The study has been carried out by the directors of the Resarch Group of Human Nutrition and Food Safety of the CEU UCH, Dolores Silvestre Castelló and Mari Carmen López Mendoza, as well as research professor Sandra Fernández Pastor, who presented the study at the Congress. As the latter explains, “the Cronobacter sakazakii bacterium is a pathogen linked to outbreaks of infection caused by consuming powdered formulas for infants which causes meningitis, sepsis and necrotising enteritis. Mortality rates of 40 to 80% have been registered, and the survivors typically suffer from severe neurological effects. The contamination of human milk by this same bacterium has recently been documented, which is why we decided to analyse for the first time the optimum conditions for administering this donated milk to premature infants in neonatology units, in order to decrease the risk of infection.”

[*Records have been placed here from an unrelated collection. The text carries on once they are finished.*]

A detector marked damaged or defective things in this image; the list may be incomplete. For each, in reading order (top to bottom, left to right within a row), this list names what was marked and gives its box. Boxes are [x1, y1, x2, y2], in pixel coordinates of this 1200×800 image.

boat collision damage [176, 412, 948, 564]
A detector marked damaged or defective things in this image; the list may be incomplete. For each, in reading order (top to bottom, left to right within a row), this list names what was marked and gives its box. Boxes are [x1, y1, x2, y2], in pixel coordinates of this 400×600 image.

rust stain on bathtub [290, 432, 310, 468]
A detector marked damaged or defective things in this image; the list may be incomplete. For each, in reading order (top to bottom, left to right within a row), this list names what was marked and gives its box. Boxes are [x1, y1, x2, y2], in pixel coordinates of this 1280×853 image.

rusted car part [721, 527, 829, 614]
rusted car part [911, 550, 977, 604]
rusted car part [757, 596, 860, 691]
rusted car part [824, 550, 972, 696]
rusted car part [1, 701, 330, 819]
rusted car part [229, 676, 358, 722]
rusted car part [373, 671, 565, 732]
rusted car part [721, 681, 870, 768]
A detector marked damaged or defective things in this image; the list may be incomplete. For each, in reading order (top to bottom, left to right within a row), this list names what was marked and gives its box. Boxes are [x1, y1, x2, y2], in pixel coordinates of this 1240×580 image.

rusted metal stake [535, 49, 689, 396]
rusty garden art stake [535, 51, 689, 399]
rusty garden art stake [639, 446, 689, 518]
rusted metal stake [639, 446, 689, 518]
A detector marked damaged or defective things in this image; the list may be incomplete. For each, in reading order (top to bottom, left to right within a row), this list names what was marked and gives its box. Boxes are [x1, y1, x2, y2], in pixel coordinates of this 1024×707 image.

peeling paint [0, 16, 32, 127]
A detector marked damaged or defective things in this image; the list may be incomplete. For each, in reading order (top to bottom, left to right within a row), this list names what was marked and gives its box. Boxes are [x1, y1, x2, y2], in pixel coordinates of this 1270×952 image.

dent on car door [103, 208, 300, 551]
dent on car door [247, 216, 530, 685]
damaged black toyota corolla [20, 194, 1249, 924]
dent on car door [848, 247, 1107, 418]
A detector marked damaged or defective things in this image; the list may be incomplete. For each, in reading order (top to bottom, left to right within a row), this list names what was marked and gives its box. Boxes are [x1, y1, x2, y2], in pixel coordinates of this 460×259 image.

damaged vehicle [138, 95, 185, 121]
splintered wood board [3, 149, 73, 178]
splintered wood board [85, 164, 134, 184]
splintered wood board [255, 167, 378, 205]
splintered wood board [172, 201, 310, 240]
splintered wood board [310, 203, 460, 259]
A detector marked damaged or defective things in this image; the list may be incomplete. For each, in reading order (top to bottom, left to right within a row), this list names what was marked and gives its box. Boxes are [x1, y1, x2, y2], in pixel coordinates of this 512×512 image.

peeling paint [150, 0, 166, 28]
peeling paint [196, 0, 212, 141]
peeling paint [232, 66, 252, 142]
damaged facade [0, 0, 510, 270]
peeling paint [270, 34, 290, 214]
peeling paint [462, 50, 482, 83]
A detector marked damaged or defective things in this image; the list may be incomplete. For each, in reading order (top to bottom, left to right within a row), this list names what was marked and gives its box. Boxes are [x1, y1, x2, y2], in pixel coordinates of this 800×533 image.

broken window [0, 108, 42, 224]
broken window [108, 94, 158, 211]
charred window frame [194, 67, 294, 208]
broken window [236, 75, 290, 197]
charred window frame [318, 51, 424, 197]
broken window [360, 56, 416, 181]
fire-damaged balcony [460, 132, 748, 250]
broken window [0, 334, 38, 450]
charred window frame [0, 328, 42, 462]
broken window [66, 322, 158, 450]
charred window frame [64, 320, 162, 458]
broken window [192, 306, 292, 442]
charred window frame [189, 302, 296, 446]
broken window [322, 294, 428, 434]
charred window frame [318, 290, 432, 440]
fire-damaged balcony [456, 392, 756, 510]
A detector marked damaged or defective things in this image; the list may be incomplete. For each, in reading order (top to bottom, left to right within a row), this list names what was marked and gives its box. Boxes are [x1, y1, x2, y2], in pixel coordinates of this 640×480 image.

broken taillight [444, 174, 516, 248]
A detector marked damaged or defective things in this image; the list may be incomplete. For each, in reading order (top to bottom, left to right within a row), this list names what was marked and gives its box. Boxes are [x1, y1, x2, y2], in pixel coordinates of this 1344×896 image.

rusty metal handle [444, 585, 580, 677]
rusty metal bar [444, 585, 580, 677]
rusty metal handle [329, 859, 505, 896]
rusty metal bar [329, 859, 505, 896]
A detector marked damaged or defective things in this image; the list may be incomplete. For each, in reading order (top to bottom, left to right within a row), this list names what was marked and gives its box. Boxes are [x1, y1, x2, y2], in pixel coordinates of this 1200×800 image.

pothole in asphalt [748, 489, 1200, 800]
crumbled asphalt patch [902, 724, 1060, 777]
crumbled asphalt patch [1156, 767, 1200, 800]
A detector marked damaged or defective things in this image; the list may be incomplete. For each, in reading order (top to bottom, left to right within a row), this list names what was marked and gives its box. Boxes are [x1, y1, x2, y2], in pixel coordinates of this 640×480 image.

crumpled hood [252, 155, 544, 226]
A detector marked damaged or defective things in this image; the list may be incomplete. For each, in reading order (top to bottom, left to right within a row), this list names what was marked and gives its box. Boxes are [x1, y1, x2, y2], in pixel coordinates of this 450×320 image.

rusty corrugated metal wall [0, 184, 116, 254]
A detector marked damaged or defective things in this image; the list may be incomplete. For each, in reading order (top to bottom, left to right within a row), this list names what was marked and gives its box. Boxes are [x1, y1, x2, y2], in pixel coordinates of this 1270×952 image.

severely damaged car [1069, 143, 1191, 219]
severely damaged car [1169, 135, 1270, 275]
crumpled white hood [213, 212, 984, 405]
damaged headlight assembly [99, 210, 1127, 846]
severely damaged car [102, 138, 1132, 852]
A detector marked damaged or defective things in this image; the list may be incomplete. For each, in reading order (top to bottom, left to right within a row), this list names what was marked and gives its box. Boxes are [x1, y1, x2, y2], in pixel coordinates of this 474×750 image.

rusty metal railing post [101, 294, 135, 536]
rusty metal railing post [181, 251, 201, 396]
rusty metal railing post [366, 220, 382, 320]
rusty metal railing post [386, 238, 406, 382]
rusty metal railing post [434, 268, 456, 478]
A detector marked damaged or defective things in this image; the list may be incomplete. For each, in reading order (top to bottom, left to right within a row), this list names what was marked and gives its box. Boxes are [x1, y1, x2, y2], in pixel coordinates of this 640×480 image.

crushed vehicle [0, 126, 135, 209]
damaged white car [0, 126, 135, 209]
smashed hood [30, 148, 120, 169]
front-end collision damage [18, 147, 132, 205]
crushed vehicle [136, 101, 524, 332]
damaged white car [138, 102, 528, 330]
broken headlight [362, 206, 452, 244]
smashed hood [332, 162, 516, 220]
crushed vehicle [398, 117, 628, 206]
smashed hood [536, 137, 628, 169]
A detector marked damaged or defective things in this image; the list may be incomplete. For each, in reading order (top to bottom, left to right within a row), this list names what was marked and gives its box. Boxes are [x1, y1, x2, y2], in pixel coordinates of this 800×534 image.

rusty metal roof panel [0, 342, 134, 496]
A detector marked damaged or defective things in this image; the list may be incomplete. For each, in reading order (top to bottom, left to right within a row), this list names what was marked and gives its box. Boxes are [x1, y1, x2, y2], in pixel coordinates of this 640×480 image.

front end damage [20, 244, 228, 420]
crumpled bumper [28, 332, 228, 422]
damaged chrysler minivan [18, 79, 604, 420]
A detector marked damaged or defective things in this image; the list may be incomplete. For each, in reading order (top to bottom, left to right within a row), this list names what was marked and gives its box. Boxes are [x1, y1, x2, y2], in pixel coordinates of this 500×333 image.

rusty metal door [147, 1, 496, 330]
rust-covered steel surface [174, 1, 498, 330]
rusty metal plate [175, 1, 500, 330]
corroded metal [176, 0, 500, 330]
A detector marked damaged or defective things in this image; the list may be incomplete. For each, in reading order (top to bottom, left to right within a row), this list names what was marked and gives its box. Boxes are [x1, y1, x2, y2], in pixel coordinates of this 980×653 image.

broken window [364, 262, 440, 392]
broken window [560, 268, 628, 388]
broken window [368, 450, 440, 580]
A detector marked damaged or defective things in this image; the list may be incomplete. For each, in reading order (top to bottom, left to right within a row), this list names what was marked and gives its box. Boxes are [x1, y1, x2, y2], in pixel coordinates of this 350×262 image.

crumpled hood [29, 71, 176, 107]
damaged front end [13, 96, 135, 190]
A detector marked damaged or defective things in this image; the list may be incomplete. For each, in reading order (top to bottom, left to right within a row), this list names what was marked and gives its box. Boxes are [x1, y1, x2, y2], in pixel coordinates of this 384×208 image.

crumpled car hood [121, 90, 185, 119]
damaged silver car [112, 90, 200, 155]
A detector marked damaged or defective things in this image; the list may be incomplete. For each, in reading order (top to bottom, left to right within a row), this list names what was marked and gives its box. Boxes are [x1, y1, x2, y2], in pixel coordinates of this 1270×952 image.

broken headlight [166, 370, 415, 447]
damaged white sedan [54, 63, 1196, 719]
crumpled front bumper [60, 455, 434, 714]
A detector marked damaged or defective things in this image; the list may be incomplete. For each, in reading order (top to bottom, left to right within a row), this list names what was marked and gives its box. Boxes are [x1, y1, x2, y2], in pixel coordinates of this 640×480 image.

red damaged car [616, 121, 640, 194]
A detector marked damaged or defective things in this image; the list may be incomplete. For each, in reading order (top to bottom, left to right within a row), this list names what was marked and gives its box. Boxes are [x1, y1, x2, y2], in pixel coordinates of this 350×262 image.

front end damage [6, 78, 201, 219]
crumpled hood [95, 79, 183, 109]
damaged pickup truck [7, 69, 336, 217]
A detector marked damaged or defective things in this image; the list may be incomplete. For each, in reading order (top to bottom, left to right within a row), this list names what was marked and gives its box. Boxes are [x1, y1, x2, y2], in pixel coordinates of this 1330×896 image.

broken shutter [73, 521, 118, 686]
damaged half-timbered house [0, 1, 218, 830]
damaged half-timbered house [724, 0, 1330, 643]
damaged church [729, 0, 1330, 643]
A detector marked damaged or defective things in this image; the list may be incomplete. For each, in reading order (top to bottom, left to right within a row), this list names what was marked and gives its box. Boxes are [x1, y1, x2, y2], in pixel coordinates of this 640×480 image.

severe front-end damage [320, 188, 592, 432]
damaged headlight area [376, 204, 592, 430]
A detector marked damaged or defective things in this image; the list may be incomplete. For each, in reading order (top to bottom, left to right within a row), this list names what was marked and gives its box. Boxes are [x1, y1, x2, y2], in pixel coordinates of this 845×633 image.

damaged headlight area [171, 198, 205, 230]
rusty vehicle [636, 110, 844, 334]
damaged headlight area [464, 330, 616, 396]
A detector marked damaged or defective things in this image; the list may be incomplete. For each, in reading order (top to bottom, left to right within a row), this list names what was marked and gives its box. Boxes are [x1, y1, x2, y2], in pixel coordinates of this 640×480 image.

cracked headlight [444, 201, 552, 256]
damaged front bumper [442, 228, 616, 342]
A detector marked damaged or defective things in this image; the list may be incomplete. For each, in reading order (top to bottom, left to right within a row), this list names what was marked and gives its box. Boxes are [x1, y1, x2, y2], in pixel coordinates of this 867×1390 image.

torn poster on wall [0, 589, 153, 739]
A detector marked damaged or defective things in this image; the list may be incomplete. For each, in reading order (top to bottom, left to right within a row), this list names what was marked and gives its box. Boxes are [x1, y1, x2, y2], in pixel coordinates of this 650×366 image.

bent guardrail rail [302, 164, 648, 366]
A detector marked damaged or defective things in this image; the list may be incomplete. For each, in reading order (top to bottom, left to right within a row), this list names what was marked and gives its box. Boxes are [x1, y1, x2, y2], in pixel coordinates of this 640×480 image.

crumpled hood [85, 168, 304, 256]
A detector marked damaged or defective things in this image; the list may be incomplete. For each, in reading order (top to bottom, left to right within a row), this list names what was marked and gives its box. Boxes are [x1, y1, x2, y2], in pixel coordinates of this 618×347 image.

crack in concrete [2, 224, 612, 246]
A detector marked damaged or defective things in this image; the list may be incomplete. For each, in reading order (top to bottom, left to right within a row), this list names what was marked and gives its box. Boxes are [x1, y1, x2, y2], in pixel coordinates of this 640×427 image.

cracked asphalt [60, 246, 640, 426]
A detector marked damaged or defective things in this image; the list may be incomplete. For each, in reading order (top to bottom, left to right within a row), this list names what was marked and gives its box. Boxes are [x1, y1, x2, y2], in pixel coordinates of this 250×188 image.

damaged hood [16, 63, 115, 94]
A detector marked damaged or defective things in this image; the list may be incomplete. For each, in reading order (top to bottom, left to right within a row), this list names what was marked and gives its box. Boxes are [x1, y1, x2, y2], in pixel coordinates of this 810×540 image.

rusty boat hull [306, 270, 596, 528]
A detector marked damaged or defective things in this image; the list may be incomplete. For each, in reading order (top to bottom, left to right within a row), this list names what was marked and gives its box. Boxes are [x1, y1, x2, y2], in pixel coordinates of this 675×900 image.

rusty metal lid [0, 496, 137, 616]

To do so, the research team of the UCH CEU inoculated this microorganism into samples of human milk kept in nasogastric tube administration conditions: 22ºC of temperature and for 4 hours. The samples were then placed on APC agar plates every 30 minutes, and then all the plates were incubated in order to finally recount and observe the behaviour of the microorganism during these 4 hours in 30-minute intervals. “We observed – explains professor Sandra Fernández – that at the 4-hour mark, pathogen cells had doubled compared to the beginning, making the differences significant. Therefore, as well as taking greater hygiene precautions to prevent contamination by the microorganism, we also recommend decreasing the administration time in newborn nurseries to 3.5 hours, before the bacteria starts increasing its proliferation.”